Avowed democratic socialist and presidential hopeful Bernie Sanders on Monday gave a rousing lesson in morality to thousands of students at the conservative Christian college Liberty University in Lynchburg, Virginia.

Following an introduction by university president Jerry Falwell Jr., whose father founded the school in 1971, Sen. Sanders immediately acknowledged two broad areas in which his and the student body’s views were likely to diverge: “the right of a woman to control her own body” and “gay rights and gay marriage.”

With that out of the way, the progressive senator from Vermont then launched into a speech in which he sought common ground with the religious right over issues “of enormous consequence to our country, and in fact, the entire world.”

As students of Christian faith, the people in attendance regularly “try to understand the meaning of morality… and try to understand, in this very complicated modern world, what we the words of the Bible means in today’s society,” he said.

Quoting the Bible—Matthew 7:12 and Amos 5:24—he continued, “in my view, it would be hard for anyone in this room today to make the case that the United States of America… [is] a just society, or anything resembling a just society.”

In the U.S., “there is massive injustice in terms of income and wealth inequality. Injustice is rampant,” Sanders said. “We live…in the wealthiest country in the history of the world, but most Americans don’t know that because almost all of that wealth and income is going to the top one percent.”
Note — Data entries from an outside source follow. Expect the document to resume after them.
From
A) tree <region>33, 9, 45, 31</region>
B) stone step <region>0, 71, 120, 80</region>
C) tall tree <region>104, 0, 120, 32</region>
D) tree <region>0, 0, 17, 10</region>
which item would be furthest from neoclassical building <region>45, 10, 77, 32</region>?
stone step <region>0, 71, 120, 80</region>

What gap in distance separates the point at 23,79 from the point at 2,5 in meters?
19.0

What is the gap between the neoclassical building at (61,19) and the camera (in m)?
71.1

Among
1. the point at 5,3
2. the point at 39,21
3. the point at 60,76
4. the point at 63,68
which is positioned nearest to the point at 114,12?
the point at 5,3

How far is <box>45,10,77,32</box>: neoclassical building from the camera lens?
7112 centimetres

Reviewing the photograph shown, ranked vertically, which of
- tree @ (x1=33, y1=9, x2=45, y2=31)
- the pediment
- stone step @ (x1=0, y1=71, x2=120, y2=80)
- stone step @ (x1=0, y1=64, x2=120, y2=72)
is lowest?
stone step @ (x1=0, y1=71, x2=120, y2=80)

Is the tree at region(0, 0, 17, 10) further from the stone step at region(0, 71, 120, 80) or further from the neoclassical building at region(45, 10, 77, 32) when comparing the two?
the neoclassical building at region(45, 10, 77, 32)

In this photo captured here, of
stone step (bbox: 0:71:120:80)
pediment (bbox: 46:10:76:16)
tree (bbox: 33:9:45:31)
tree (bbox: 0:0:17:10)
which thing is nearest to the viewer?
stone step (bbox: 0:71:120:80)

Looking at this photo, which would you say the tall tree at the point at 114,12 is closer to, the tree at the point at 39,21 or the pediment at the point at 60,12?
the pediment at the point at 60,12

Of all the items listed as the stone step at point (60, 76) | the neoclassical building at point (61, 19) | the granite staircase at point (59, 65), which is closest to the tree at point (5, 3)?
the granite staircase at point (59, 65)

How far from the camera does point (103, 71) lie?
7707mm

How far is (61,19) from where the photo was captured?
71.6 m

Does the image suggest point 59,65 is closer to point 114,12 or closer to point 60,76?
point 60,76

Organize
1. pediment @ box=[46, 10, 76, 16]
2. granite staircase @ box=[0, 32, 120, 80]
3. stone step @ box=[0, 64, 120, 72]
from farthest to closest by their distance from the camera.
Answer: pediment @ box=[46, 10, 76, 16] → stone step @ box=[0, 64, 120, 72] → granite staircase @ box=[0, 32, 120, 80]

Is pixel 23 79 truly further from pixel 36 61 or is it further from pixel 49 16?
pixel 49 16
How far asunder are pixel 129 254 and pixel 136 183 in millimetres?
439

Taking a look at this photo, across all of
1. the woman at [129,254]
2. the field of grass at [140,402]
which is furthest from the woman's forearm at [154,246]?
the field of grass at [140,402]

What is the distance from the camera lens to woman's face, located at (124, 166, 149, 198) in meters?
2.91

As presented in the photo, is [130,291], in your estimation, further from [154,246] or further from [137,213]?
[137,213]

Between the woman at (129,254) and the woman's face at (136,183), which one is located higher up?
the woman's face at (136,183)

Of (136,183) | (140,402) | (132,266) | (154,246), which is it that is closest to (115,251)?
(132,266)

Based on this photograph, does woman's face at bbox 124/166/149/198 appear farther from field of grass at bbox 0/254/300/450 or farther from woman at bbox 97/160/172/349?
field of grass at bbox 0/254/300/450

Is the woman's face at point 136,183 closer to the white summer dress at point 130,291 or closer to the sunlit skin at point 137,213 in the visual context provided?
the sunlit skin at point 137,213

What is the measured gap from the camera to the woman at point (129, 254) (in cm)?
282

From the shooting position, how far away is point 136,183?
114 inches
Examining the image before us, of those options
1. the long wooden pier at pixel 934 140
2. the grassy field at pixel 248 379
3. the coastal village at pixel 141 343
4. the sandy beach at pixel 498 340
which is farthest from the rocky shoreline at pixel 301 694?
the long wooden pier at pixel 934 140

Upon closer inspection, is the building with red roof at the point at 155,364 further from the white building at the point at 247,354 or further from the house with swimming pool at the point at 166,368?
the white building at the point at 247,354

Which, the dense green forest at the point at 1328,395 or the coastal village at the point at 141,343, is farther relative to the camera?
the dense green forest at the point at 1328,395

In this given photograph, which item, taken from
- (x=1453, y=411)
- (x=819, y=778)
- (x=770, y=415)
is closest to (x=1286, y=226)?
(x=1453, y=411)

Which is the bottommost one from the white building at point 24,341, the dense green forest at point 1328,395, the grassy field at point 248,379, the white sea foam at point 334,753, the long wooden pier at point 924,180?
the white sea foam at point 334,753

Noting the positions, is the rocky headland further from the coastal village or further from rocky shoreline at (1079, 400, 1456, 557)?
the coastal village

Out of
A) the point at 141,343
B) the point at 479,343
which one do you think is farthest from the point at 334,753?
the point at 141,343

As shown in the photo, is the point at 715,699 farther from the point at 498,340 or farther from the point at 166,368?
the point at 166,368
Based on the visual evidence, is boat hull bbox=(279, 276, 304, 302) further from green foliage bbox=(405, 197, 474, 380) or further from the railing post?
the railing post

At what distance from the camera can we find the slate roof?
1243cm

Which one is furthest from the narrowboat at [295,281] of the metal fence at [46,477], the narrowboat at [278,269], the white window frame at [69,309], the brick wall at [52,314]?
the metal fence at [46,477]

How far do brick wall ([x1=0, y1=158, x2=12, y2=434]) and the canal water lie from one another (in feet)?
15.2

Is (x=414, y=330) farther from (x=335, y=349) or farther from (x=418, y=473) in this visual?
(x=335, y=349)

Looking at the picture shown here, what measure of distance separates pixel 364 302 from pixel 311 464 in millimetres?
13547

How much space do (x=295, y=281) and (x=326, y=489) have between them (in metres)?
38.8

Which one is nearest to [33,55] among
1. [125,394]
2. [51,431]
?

Asking the students to “put this in the context of the Bible,” Sanders said that we are living at a time “when a handful of people have wealth beyond comprehension”—in the tens of billions of dollars. “And at the same moment, there are millions of people in our country—let alone rest of the world—who are struggling to feed their families, struggling to put a roof over their heads… struggling to find money in order to go to a doctor when they are sick.”

Sanders also addressed other injustices while describing his priority agenda items: increasing minimum wage, healthcare for all, paid family leave, anti-hunger programs, and reforming the system of mass incarceration.

“When we talk about morality, when we talk about justice, we have to, in my view, understand that there is no justice when so few have so much and so many have so little,” he added to great applause.

“And while the very, very rich become much richer, millions of families have no savings at all,” he continued. “That is not justice, that is a rigged economy designed by the wealthiest people in this country to benefit the wealthiest people in this country at the expense of everybody else.”